Trichocentrum silverarum

Scientific classification
- Kingdom: Plantae
- Clade: Embryophytes
- Clade: Tracheophytes
- Clade: Spermatophytes
- Clade: Angiosperms
- Clade: Monocots
- Order: Asparagales
- Family: Orchidaceae
- Subfamily: Epidendroideae
- Genus: Trichocentrum
- Species: T. silverarum
- Binomial name: Trichocentrum silverarum (Carnevali & Cetzal) J.M.H.Shaw
- Synonyms: Lophiaris silverarum;

= Trichocentrum silverarum =

- Genus: Trichocentrum
- Species: silverarum
- Authority: (Carnevali & Cetzal) J.M.H.Shaw
- Synonyms: Lophiaris silverarum

Species of orchid

Trichocentrum silverarum is a type of orchid native to Panama. It was named after its discoverers, Gaspar Silvera and his daughter Dr. Katia Silvera. Originally described as Lophiaris silverarum, it is now placed within the Trichocentrum genus. Dr. Silvera stated in 2014 when it was discovered, that species were being propagated in vitro in Panama in the hopes that commercial use would become available.

== Etymology ==
Trichocentrum silverarum (originally Lophiaris silverarum) is named after Gaspar Silvera and his daughter, Dr. Katia Silvera who discovered the species during a field trip to a mountainous region in central Panama. Katia Silvera, a postdoctoral scholar at the University of California, was unable to identify the species of orchid, sending it to the orchid experts Carnevali and Cetzal in Mexico. In 2014, Carnevali and Gustavo A. Romero-Gonzalez named the species Lophiaris silverarum in honor of the father and daughter who discovered it. Although the species of orchid was originally described as L. silverarum, it has been placed in the Trichocentrum genus.
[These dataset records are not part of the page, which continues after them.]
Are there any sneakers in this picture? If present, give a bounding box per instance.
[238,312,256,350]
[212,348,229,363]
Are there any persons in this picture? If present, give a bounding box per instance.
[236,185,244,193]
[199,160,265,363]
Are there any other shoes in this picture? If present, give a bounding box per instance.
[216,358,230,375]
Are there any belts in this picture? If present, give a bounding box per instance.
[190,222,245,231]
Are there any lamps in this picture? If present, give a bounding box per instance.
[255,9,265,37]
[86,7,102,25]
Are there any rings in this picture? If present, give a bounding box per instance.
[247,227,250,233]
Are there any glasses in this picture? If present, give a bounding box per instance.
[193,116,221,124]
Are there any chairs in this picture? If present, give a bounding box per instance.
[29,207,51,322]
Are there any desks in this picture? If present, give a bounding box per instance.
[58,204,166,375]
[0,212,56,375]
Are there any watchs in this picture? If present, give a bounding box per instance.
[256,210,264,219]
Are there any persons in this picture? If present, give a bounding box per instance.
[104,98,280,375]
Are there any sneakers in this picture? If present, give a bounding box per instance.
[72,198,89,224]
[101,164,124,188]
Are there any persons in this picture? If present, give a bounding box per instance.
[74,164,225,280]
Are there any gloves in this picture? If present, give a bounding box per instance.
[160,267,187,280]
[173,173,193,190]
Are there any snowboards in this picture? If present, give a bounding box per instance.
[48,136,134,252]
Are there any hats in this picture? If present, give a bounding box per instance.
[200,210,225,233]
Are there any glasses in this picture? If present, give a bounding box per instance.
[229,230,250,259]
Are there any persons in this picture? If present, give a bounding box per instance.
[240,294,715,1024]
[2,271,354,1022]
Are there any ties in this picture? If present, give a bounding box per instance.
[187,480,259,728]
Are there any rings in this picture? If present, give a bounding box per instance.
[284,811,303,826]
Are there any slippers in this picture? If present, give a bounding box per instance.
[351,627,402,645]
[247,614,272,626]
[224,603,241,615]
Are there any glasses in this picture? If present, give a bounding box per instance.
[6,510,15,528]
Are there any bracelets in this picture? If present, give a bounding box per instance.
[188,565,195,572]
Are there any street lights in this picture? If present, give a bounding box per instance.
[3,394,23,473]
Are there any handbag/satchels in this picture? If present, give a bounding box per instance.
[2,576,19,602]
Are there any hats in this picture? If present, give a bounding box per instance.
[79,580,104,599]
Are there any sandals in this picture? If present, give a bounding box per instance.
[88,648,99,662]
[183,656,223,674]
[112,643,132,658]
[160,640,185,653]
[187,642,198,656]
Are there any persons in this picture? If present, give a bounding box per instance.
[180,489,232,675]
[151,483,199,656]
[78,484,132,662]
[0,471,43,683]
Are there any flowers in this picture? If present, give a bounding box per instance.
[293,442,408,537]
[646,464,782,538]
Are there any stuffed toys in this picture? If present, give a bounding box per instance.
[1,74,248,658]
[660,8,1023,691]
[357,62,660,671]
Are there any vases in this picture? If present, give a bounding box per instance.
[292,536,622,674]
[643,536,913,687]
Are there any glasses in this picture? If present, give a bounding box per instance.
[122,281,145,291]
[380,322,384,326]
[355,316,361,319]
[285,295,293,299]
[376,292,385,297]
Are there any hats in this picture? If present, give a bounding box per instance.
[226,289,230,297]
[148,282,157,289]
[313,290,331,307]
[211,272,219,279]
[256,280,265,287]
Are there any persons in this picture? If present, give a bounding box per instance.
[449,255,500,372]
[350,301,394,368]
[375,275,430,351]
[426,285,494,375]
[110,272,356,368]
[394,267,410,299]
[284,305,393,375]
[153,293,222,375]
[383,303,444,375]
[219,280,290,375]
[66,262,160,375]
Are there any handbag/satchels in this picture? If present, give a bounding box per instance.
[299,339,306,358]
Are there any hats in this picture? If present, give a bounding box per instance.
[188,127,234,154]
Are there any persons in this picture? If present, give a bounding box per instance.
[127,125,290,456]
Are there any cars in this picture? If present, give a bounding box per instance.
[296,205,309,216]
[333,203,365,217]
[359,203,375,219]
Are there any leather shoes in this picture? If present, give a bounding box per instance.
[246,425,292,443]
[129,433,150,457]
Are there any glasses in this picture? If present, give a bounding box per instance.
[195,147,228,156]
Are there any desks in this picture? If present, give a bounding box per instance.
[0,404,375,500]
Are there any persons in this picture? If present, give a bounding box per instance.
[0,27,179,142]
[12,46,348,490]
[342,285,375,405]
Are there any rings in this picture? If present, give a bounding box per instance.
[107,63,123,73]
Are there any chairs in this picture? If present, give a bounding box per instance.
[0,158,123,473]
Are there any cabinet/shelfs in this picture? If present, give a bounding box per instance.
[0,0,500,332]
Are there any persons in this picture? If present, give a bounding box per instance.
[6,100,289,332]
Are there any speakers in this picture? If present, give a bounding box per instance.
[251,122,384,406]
The genus Trichocentrum is derived from the Greek trichos, meaning hair and kentron meaning spur. This description refers to the extremely thin, hair-like spur found on the flower of many species in the genus. The common name of the species T. silverarum is the mule-ear orchid, referring to the foliage of the plant.

== Description ==
The flowers of the species Trichocentrum silverarum are considered large for the genus. The flowers are typically a straw-yellow color, with reddish brown spotting on the three sepals and two petals. The flowers are 25 to 30 millimeters in diameter, with the dorsal sepal being 12 to 14 by 8 to 11 millimeters; the isthmus of the labellum is 5 millimeters in width. The reddish-brown speckles are 0.7 to 1 millimeter in diameter and are always non-confluent, with a pattern of heterogeneous dispersal over the entire surface of the flower. The petals and sepals color fades into white nearing the column and lip. The inflorescence is short-lived, typically flowering for about a month or less, in comparison to most of the species in the Trichocentrum genus, but is considered dense. The blooming period happens during the month of November, typically ending in December or January.

The foliage is thick and fleshy, typically growing very long, giving the species the common name 'mule-ear' after the ear-like shape the foliage resembles. The leaves are typically between 15 to 47 centimeters long and 3 to 10 centimeters wide. The foliage is a bright green color, becoming pale towards the base. The underside of the leaves have been shown to be a very light purple in some rare cases. The stem and root structure are described as being pseudobulbous epiphyte typically being 79 to 94 centimeters long. As with most other species in the Trichocentrum genus, T. silverarum produces seeds for reproduction, with a slow growing period of nearly four years from seed to full grown as described in a laboratory setting.

== Distribution and Ecology ==
The species Trichocentrum silverarum is known to only grown naturally in mountainous areas of central Panama. The area the species resides within is a wet, tropical biome. As of 2014, T. silverarum has only been seen in two specific locations in central Panama, one grouping being in the Veraguas Province, and the other being located in the Coclé Province. The two localities are 115 kilometers apart and have an unusual climate, described as a tropical dry forest, with roughly 2,000 mm of precipitation. They are typically found growing on the branches and trunks of trees where they can stay humid, warm, and somewhat shaded.

== Conservation ==
Trichocentrum silverarum is considered a threatened species, with very few species being noted in its two localities of central Panama. Since the discovery in 2014, no other scientific publications have mentioned T. silverarum, leaving the fate of the species in its natural environment unknown. Dr. Silvera spoke of the process of her fathers orchid company in Panama attempting to propagate the species in vitro; however, the seed to first bloom takes about four years, making the process of propagation very slow. Some online sellers in Seattle claim to have commercial use of T. silverarum, making it a 'high value' species of orchid for sale.